Free Speech Protects Corruption-Reporting Cop

     CHICAGO (CN) — A suburban cop fired for telling the FBI that his boss let a local politician’s son off the hook on a traffic ticket has valid retaliation claims, the Seventh Circuit ruled.
     Officer David Kristofek said he was patrolling Orland Hills, Ill., in November 2010 when he saw an automobile operating on a suspended registration.
     He pulled the vehicle over and wrote two tickets when the driver failed to produce proof of valid insurance.
     During the stop, the driver, Alonzo Marshall, reported that his mother was the former mayor of a nearby town. Kristofek spoke with Marshall’s mother by phone, and she allegedly asked Kristofek not to arrest her son. Kristofek explained that he was bound by department policy to arrest Marshall and have his vehicle towed.
     At the station, Kristofek said he was entering the booking information into the computer when his coworkers told him to stop and give all of the paperwork to the deputy chief.
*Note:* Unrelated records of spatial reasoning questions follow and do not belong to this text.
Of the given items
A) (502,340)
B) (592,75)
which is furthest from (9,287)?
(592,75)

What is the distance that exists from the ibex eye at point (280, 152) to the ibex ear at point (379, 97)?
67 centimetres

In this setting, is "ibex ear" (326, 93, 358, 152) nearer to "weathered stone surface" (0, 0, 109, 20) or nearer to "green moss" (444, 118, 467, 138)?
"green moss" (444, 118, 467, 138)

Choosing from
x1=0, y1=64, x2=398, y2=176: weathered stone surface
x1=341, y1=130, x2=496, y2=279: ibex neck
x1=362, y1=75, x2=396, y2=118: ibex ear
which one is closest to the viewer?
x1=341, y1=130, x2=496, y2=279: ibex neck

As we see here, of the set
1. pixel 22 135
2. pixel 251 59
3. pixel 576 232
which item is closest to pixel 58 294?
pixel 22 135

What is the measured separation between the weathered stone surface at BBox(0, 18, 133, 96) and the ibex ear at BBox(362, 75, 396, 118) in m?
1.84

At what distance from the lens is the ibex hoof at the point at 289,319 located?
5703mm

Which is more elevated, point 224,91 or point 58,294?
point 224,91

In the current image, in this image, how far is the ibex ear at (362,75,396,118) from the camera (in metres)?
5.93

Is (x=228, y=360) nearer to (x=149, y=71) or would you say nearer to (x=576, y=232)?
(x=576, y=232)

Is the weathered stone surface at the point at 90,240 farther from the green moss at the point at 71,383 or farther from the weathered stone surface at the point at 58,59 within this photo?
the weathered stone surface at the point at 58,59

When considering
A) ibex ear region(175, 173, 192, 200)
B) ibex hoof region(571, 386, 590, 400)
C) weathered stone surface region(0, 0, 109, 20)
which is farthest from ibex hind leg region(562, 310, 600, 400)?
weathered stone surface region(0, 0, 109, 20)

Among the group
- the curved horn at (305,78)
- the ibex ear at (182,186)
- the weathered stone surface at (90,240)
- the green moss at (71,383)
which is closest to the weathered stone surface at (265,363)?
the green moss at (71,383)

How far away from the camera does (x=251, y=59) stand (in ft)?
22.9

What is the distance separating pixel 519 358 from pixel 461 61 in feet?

     Kristofek claimed that he was also told to delete any information about Marshall already entered in the computer system.
     He said the deputy chief swore at him when he questioned the orders.
     Concerned that “the unequal application of the law due to political considerations was improper and possibl[y] illegal,” Kristofek allegedly complained to other officers, according to court documents.
     After consulting with an attorney, Kristofek reported the incident to the FBI as “possible political corruption in the Orland Hills Police Department and/or Village of Orland Hills,” court documents say.
     Kristofek told the FBI that he was unsure whether the order to release Marshall came from the department or the mayor’s office.
     When Police Chief Thomas Scully heard about the FBI investigation in April 2011, he allegedly offered Kristofek the option to resign or be fired. Kristofek refused to resign, so he was fired on the spot.
     Kristofek sued Scully and the village of Orland Hills, claiming that he had been fired in retaliation for exercising his First Amendment rights. In his complaint, he said that his statements to other officers and the FBI were made in his capacity as a citizen “contesting the unequal application of the laws to its citizens.”
     U.S. District Judge Samuel Der-Yeghiayan ruled in favor of the village, but the Seventh Circuit Court of Appeals reversed Thursday — and not for the first time. The Chicago-based appeals court also reversed the district court’s initial dismissal of Kristofek’s claims in 2013.
     “The content of Kristofek’s statements – that Alonzo’s citations were voided and that he was released solely on account of political favoritism – clearly involves a matter of public concern,” U.S. Circuit Judge Ann Claire Williams said in the most recent ruling, writing for a three-judge panel.
     Williams found that, as a part-time officer, Kristofek did not have responsibility for pursuing or voiding citations. Since he made his report to the FBI as a private citizen, it qualifies for free speech protections.
     “In addition, we must be especially careful in concluding that employees have spoken pursuant to their official duties when the speech concerns allegations of public corruption,” the panel added.
     Williams said the court’s decision was not affected by the fact the Kristofek may have been motivated by a concern that he would be punished if the details of the voided citations came to light.
     “Critically, the record does not suggest that a reporter, investigator, or anyone else was inquiring into the matter which might have alerted Kristofek that potential punishment was eminent [sic],” Williams said.
     The panel found that Kristofek adequately showed he was fired in retaliation for speaking out about potential political corruption involving senior officials in the police department.
     The case has been remanded to the district court for further proceedings, with an instruction that it go before a different judge.